一二 共産主義インタナショナル加盟の各党は、「民主的中央集権」の原則によって、つくられなければならない。はげしい内乱の現段階で、共産党が自己の義務をやりとげることができるのは、その組織がもっとも中央集権化され、鉄の規律が支配し、党中央が、党員の信頼に支えられて、力と権威を保持し、はば広い全権をもっている場合だけである。(『日本共産党綱領集』新日本出版社、1957、p.10)


 日本共産党が結党以来民主集中制を採用しているのは、この条件に由来する。50年問題は関係ない。
 戦前の党幹部、市川正一(敗戦前の1945年に獄死)の公判陳述に基づき、1932年に非合法出版された『日本共産党闘争小史』にはこうある。
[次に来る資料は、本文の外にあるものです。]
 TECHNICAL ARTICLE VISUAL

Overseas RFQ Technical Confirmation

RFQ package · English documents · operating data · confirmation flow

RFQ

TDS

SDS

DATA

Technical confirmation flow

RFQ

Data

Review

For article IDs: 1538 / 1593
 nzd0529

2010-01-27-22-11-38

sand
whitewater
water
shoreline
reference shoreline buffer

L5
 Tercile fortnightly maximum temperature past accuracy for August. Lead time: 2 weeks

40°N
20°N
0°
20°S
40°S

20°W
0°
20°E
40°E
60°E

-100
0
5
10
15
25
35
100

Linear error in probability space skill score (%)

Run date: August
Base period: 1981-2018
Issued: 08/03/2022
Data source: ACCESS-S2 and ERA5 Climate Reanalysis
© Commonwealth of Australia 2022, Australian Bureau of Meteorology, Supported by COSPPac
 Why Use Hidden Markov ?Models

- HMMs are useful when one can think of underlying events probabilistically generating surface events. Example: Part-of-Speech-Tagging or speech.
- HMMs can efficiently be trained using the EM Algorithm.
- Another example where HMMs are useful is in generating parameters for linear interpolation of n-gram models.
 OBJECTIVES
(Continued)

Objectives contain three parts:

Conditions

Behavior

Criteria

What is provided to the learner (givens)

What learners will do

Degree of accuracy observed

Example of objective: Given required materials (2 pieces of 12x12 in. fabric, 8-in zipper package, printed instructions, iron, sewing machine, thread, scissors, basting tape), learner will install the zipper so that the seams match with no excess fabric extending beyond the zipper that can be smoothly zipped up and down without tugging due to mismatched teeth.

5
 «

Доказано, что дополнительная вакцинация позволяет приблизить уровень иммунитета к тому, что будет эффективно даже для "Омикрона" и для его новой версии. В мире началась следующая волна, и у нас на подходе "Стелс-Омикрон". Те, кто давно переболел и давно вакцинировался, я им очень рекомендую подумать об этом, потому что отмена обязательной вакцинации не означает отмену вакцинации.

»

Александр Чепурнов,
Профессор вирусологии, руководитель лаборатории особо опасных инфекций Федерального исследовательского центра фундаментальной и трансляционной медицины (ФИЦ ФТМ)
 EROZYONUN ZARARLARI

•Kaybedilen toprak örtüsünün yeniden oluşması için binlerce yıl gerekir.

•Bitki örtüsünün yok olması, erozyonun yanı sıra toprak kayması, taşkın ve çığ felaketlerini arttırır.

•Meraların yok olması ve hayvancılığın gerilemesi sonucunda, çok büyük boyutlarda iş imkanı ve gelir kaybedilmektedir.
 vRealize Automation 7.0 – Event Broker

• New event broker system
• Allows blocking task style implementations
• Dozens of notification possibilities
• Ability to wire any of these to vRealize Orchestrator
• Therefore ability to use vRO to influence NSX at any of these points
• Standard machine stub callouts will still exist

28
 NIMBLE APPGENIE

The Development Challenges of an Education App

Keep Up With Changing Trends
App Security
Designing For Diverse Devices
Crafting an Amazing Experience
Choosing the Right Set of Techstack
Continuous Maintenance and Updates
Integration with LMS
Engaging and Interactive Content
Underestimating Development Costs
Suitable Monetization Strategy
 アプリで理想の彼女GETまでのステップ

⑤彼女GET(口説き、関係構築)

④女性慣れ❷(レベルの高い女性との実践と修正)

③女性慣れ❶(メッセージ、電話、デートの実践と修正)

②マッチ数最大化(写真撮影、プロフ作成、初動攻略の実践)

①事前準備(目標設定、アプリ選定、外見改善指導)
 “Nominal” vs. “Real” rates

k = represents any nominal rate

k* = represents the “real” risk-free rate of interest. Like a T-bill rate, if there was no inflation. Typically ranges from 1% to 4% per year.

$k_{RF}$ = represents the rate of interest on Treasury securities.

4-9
 コミンテルンの指導者と日本の当時の共産主義的な指導者との会議によって日本共産党は一九二二年七月に組織され、同年十一月のコミンテルン第4回世界大会に代表が出席して党の成立を報告し、はじめて正式にコミンテルン日本支部日本共産党としてみとめられた。〔中略〕コミンテルンの第二回大会において可決されたコミンテルン規約ならびに二十一ヶ条の加盟条件、そのほかプロレタリア独裁にかんする指導原理を日本共産党がコミンテルンの一支部として当然承認し、これを日本共産党の根本原理として採用したわけである。〔中略〕
 日本共産党とコミンテルンとの組織的な関係についてはコミンテルン規約につぎのごとく規定している。
「コミンテルンは資本主義の廃絶と共産主義の建設とのために闘争する労働者団体が厳格に集中的な組織をもたねばならぬことを知っている。またコミンテルンは真実に全世界の統一的共産党でなければならぬ。あらゆる国々で活動している諸共産党はたんにコミンテルンの個々の支部にほかならぬ。」
 この集中的な統一的な全世界党としての国際共産党の不可分の一構成要素として日本共産党は組織され、コミンテルンに加盟した。これがコミンテルンと日本共産党との組織的関係の根幹である。〔中略〕
 コミンテルン二十一ヶ条の加盟条件はとくにレーニンが直接起草した厳格なものであり、プロレタリアートにとって歴史的なものである。(市川正一『日本共産党闘争小史』大月書店(国民文庫)、1954、p.64-65)


 結党以来、民主集中制が採用されていたにもかかわらず、50年分裂が生じたのだ。
 したがって、50年問題の教訓として民主集中制が必要だなどという論理は成り立たない。